Dataset records.
-------
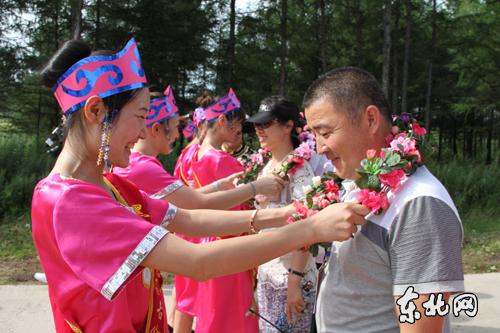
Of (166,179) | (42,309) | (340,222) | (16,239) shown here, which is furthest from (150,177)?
(16,239)

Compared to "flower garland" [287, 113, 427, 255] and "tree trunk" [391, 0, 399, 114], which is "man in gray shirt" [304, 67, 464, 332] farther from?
"tree trunk" [391, 0, 399, 114]

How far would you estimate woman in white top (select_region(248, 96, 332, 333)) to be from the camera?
135 inches

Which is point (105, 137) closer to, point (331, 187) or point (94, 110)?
-------
Your objective. Copy the data above word for word, leaving out the pictures.

Solution for this problem.
Of (166,179) | (42,309) | (340,222) | (16,239) shown here, which is furthest from (150,177)?
(16,239)

Compared to "flower garland" [287, 113, 427, 255] and "tree trunk" [391, 0, 399, 114], which is "man in gray shirt" [304, 67, 464, 332] farther from?
"tree trunk" [391, 0, 399, 114]

How far would you estimate woman in white top (select_region(248, 96, 332, 333)) to be from the camera?
135 inches

Which is point (105, 137) closer to, point (331, 187) or point (94, 110)?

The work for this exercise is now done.